TEXT PROVIDED
◇ ◇ ◇ ◇ ◇

American computer scientist

Marie desJardins is an American computer scientist, known for her research on artificial intelligence and computer science education. She is also active in broadening participation in computing.

==Biography==
DesJardins grew up in Columbia, Maryland. She received an A. B. in Engineering and Computer Science from Harvard University in 1985.
She received a Ph.D in Computer Science from University of Berkeley in 1992.

In 1991 she joined SRI International, working in the Artificial
Intelligence Center. In 2001 she joined the Department of Computer Science
and Electrical Engineering
at the University of Maryland, Baltimore County as an assistant professor. While there she was
promoted to associate professor in 2007 and to professor in 2011.
In 2015, she was appointed associate dean for academic affairs in UMBC
College of Engineering and Information Technology. She left UMBC in 2018 to become the Founding Dean of the College of
Organizational, Computational, and Information Sciences at
Simmons University in Boston.

==Career==
DesJardins has explored the effect of the network topology on the efficiency of
team formation in multi-agent systems, showing that scale-free networks are
often the most effective topologies for facilitating team formation and
leading to the development of learning methods for agents to adapt their
behavioral strategies.

She has shown the first approach to trust modeling that explicitly
separates the effect of competence (that is, the degree to which an agent is
able to carry out its commitments) and integrity (that is, the degree to which
an agent is actually committed to complete its part of a joint action) on
decision making. This framework was later extended to incorporate reputation
(indirect observations provided by third-party agents, with applications to
online rating systems and supply chain formation.

◇ ◇ ◇ ◇ ◇

[Collected data]
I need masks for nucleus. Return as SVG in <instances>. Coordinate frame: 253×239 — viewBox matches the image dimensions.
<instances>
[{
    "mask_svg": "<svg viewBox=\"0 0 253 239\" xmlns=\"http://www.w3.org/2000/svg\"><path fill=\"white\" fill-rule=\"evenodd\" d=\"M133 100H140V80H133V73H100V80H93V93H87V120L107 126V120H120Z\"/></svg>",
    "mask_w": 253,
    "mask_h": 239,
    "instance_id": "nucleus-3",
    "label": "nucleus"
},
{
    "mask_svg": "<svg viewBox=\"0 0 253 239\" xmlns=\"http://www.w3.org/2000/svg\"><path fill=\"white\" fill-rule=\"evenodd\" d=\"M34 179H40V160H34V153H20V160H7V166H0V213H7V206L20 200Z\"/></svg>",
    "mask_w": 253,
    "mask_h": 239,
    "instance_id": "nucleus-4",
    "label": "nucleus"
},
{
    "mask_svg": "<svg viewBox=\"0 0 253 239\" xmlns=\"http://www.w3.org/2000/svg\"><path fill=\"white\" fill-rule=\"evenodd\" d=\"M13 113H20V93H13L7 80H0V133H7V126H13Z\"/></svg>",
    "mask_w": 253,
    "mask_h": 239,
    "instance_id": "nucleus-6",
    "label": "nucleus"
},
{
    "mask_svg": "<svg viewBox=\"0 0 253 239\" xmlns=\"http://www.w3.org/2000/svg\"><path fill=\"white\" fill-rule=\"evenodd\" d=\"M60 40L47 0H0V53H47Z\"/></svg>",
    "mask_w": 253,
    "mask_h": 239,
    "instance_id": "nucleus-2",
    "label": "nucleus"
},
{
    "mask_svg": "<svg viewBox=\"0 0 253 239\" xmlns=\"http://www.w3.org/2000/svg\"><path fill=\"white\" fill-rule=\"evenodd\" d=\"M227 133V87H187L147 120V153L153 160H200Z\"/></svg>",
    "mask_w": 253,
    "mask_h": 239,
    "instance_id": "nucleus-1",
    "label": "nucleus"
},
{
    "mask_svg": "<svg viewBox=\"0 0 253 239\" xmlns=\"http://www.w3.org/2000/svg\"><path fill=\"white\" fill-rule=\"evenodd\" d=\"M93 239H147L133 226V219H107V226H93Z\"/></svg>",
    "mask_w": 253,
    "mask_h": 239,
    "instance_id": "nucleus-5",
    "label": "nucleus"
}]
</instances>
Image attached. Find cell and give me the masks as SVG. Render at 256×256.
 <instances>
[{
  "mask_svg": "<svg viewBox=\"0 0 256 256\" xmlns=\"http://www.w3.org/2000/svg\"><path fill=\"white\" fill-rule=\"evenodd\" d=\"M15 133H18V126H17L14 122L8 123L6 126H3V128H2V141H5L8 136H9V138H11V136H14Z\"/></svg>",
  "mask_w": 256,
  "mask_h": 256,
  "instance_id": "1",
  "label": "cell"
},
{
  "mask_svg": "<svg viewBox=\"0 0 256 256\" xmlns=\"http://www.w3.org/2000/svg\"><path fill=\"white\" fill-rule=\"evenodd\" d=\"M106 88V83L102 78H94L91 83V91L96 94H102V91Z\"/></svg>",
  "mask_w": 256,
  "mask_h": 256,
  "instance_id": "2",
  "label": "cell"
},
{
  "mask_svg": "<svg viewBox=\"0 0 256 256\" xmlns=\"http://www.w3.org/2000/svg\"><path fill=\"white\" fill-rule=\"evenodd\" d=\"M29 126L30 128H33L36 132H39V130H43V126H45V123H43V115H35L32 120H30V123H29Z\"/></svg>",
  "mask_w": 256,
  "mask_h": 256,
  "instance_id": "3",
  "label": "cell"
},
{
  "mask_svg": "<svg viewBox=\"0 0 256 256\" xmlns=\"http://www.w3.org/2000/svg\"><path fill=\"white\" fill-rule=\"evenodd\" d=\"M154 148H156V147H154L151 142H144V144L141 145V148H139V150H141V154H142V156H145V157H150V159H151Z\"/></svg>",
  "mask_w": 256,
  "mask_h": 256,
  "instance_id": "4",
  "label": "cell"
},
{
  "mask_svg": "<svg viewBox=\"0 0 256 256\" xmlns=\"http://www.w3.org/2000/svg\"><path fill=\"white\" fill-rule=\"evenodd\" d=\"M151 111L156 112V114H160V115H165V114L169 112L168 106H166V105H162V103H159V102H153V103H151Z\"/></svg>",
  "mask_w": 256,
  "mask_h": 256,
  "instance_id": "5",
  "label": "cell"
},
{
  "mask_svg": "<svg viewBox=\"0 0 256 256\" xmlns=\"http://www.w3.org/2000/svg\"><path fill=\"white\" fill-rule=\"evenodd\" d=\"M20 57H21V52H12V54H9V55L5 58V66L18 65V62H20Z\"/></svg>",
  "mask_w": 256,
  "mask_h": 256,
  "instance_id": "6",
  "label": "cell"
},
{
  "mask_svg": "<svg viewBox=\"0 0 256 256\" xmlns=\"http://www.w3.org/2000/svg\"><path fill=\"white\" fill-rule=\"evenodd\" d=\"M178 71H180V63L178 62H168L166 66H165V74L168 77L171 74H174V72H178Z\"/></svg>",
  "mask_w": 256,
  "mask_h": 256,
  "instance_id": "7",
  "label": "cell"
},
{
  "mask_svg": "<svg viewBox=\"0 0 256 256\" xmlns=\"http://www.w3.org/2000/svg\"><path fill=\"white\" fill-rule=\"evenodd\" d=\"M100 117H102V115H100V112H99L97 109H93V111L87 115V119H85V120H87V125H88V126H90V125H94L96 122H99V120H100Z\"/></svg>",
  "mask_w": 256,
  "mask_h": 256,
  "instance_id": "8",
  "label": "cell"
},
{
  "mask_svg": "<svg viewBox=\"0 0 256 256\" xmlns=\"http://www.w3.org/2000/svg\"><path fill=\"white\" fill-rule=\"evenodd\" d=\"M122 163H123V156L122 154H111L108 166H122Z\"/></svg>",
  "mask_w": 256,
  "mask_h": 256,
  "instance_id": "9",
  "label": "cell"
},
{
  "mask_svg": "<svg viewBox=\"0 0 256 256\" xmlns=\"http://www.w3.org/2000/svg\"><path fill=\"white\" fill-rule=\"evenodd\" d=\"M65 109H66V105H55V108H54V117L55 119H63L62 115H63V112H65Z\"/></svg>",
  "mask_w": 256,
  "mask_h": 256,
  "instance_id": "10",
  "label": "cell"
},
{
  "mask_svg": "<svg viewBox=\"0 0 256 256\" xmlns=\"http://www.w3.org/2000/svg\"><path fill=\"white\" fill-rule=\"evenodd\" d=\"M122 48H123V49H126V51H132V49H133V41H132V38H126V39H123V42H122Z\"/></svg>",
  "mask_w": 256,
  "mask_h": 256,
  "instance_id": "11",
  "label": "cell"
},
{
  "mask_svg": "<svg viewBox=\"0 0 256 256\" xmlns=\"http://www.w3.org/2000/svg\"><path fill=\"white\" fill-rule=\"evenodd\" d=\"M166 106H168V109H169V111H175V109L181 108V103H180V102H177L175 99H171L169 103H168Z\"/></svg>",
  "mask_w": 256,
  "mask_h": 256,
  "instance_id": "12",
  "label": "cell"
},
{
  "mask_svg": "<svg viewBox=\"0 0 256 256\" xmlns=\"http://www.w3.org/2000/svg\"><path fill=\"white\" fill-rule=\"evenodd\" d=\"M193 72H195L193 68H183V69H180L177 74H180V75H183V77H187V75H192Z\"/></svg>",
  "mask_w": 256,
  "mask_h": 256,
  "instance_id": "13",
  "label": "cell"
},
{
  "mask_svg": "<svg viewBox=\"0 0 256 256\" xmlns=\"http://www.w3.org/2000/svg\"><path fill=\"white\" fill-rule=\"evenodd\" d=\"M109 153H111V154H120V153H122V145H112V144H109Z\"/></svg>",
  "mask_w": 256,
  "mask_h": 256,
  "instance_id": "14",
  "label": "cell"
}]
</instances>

◇ ◇ ◇ ◇ ◇

LIST OF TASKS
1. According to the text about Marie desJardins, where did she grow up?
2. Resume the text about Marie desJardins, picking up right after its last sentence.
The collected data isn't needed for any of this.

PER-TASK ANSWERS
1. Columbia, Maryland.

2.
In many domains, when a set of items is presented as a collection, interactions between the items may increase (due to complementarity) or decrease (due to redundancy or incompatibility) the quality of the set as a whole. Although this “portfolio effect” had occasionally been mentioned in the literature, this work was the first to address this problem a general way, by modeling the tradeoff between the “depth” of the set (i.e., which characteristics of the individual items are seen as more or less desirable) and its “diversity” (i.e., how broadly or narrowly distributed the objects in the set are over their possible range).

This work presented a heuristic method for taking advantage of taxonomies, or
hierarchies of values, in Bayesian network learning by searching for the most
effective level of abstraction within the taxonomy, discovering which
distinctions are relevant for the input data, and ignoring the others.
This process reduces the number of parameters that must be estimated, and
simplifies the representation, while preserving the meaningful distinctions in
the domain.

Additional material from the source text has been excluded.